Natürlich, Greta Thunberg polarisiert. Sie zu mögen, wird vor allem von dem Umstand erschwert, dass sie uns den besten Grund liefert, sie nicht zu mögen: Greta Thunberg weist uns auf unsere eigenen Unzulänglichkeiten hin. Und das nicht, indem sie Regeln aufstellt, sondern indem sie uns ein konsequentes Leben kompromisslos vorlebt. Während dieses Mädchen wochenlang in einem wahrlich unbequemen Segelboot Kälte und Winden trotzt, um emissionslos über den Atlantik zu reisen, fühlt man sich schon schlecht, wenn man der Bequemlichkeit zuliebe von Graz nach Wien im Auto fährt. Greta Thunbergs Verhalten bewegt uns, weil sie für etwas eintritt, das uns alle betrifft. Sie polarisiert, weil sie uns zwingt, uns zu positionieren. Aus der Gretchen-Frage wurde die Greta-Frage: Wie hältst du es mit dem Klimaschutz? Denn dass sie recht hat, bestreitet kein verständiger Mensch. Alle führenden Klimawissenschaftler stützen ihre Positionen. Greta Thunberg protestiert nicht, weil sie das Gefühl hat, in ihrem Garten gäbe es weniger Singvögel als früher, sondern weil die Wissenschaft vorhersieht, dass der Menschheit nur noch wenig Zeit bleibt, die größte Klimakatastrophe abzuwenden.
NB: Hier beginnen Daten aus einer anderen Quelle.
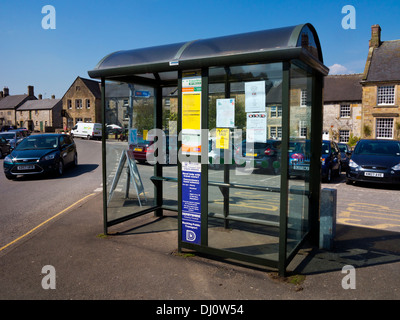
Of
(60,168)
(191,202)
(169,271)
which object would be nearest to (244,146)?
(191,202)

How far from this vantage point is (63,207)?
8062 mm

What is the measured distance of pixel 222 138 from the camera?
5102 millimetres

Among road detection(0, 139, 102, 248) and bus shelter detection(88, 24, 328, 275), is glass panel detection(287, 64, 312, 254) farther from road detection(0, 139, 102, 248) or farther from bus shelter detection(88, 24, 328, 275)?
road detection(0, 139, 102, 248)

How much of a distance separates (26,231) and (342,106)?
4097cm

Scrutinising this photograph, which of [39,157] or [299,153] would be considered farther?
[39,157]

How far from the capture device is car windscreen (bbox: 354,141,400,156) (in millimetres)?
11951

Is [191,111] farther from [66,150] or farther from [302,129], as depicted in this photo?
[66,150]

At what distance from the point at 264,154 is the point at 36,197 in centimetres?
686

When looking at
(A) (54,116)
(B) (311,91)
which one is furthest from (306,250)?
(A) (54,116)

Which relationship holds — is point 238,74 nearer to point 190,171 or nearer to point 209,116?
point 209,116

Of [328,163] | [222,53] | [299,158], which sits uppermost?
[222,53]

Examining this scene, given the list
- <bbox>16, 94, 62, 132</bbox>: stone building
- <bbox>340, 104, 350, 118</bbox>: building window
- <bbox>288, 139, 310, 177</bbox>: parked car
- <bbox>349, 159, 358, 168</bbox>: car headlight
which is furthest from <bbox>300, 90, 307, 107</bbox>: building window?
<bbox>16, 94, 62, 132</bbox>: stone building

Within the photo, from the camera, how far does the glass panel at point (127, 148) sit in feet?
20.0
Oft wird kritisiert, Greta Thunberg strebe deshalb eine „Öko-Diktatur“ an. Doch was ist weniger diktatorisch, als wenn Hunderttausende Menschen gemeinsam auf die Straße gehen und friedlich protestieren, um die Politik zu mahnen, im Sinne der Bevölkerung zu handeln? Denn diese wunderschöne Welt zu retten, ist im Sinne der Bevölkerung. Und zwar vor allem im Sinne desjenigen Teils der Bevölkerung, der noch gar nicht wählen darf: der Jugend. Dass sich auch diese Gehör verschafft, ist nicht nur demokratisch, sondern vor allem wunderschön. Man bedenke: Vor Kurzem noch attestierten Meinungsforscher der „Generation Greta“ noch mangelndes Interesse an Politik, und nun gehen bei Fridays for Future weltweit Millionen Jugendliche auf die Straße. Menschen, die für ihre Rechte marschieren, darf man nicht überhören.


Zudem ist Greta Thunbergs Erfolg ein Symbol für alle, die anders sind. Zum einen zeigt sie, dass die jahrhundertelangen Kämpfe von Frauen und Mädchen vieles erreicht haben: etwa, dass auch die Stimme der Mädchen gehört wird, die nicht brav, leise und artig sind. Zum anderen ist sie ein Beispiel für die Kämpfe von Menschen, die aufgrund ihrer besonderen Veranlagungen immer noch Schwierigkeiten mit der Gesellschaft haben. Greta Thunberg hat das Asperger-Syndrom, das es Betroffenen oft schwer macht, sich in dieser vor unausgesprochenen Regeln strotzenden Welt zurechtzufinden. Doch gerade deshalb bringt sie auch ihre eigenen Superpowers mit sich: Menschen wie sie sehen die Welt aus einer anderen Perspektive, gerade weil sie die unsichtbaren Regeln nicht akzeptieren. Greta Thunbergs Erfolg zeigt auch, dass das, was als vermeintliche Schwäche gilt, zur Stärke werden kann. Doch Greta Thunberg beweist eines: Der und die Einzelne kann einen Unterschied machen. Und mit dieser Einsicht gibt Greta uns das zurück, was man leicht verlieren kann, wenn man sich tagtäglich mit der Realität des Klimawandels auseinandersetzt: Mut.